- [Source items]
········

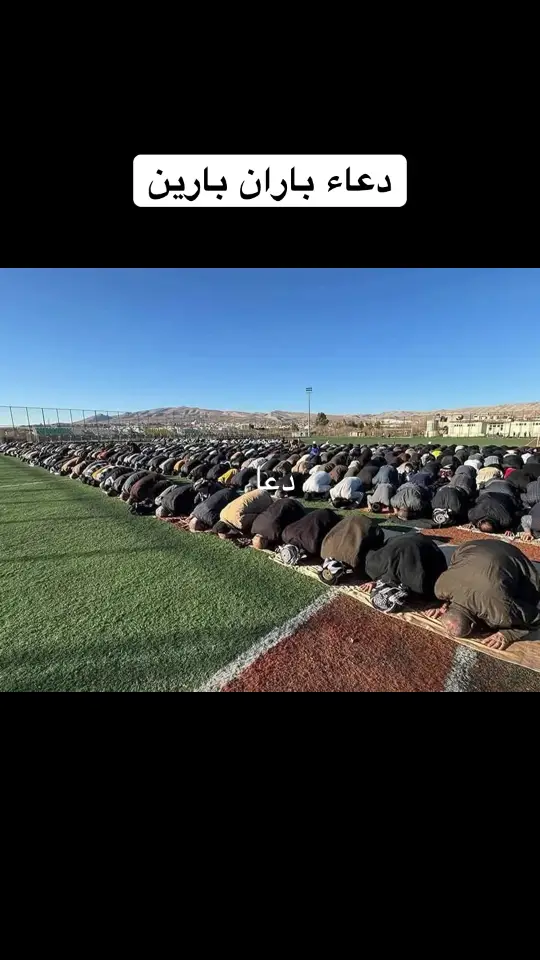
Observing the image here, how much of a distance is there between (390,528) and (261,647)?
500 centimetres

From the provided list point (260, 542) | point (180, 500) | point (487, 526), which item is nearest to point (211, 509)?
point (180, 500)

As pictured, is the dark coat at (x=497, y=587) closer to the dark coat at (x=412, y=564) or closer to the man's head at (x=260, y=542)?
the dark coat at (x=412, y=564)

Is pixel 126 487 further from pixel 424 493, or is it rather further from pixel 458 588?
pixel 458 588

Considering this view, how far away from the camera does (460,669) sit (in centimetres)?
300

········

- [Aim]
Reproduce the lines character for character, starting with the line that contains "From the provided" and continuing through the final line of the items above, including both of those lines.

- [Answer to this problem]
From the provided list point (260, 542) | point (180, 500) | point (487, 526), which item is nearest to point (211, 509)?
point (180, 500)

As pictured, is the dark coat at (x=497, y=587) closer to the dark coat at (x=412, y=564) or closer to the man's head at (x=260, y=542)?
the dark coat at (x=412, y=564)

Is pixel 126 487 further from pixel 424 493, or is it rather further from pixel 458 588?
pixel 458 588

Considering this view, how far away from the camera does (460,669) sit (in centimetres)?
300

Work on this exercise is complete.